Sorry for the multiple questions I’m a bit confused.
Thanks, Sloth

High Quality High Production diagram of intended setup:
The PCB will be housed in a box with a hole for the USB charging cable.
image

You should connect RX and TX in breadboard then it will reflect the connections in to both schematic and pcb.

While I don’t know a lot about bluetooth, as long as there is code available for the Arduino to interact with a phone that should work.

You would need something like a 2pin header on the pcb to be the connection to the battery, but the battery itself can be off board connecting via wires to the two pin header (you may want a polarized connector to prevent connecting the battery bacwards!)

Peter

Do you know if its a simple RXD to arduino RXD and TXD to TXD or something else (blue wires)
image

You would need something like a 2pin header on the pcb to be the connection to the battery, but the battery itself can be off board connecting via wires to the two pin header (you may want a polarized connector to prevent connecting the battery bacwards!)

Still a bit confused at this, my current setup is below with the USB connector at the edge to allow for easy access to the hole.
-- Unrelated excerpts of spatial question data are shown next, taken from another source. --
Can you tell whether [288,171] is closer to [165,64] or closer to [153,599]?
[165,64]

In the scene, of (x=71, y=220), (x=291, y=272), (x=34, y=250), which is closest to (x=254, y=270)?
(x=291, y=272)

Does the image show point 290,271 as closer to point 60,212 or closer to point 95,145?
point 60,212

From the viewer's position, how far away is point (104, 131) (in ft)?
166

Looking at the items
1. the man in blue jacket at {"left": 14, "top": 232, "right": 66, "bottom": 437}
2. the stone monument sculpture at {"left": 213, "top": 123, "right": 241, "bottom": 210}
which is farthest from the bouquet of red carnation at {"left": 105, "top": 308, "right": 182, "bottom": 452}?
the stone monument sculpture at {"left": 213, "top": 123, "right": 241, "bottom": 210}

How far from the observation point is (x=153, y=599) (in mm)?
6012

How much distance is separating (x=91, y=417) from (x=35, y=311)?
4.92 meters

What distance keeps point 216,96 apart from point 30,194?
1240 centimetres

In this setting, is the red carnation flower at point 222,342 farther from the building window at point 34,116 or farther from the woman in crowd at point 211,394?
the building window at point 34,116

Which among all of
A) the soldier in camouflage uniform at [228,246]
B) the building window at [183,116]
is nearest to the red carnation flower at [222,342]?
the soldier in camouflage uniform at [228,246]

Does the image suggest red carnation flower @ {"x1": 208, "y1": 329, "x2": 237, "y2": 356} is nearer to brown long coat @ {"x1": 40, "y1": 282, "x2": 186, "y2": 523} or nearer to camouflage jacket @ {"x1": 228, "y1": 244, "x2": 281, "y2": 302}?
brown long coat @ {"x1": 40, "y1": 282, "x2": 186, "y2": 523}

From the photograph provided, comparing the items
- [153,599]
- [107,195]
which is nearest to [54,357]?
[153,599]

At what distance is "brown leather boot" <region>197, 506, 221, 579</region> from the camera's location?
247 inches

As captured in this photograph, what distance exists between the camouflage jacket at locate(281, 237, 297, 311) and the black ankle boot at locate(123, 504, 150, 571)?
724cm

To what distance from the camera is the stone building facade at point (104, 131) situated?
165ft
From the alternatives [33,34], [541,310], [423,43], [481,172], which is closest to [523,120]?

Where would I locate the 2pin header on Fritzing and where would it go on the PCB (I’m guessing next the the charger so connects to the Battery)

Other way around. RXD on the HC05 to TX on the Pro mini and TXD on the HC05 toRX on the Pro mini.

Yes, something like the Sparkfun prt 08233 (search for prt 08233 in the parts search and it will come up) the has a connector that will only connect one way so you can’t connect the battery backwards would be the best bet. Put it beside the Charger as it will also need a hole in the case for the connector from the battery to connect to. Either of the positions marked in red will do or where ever is best from a case point of view.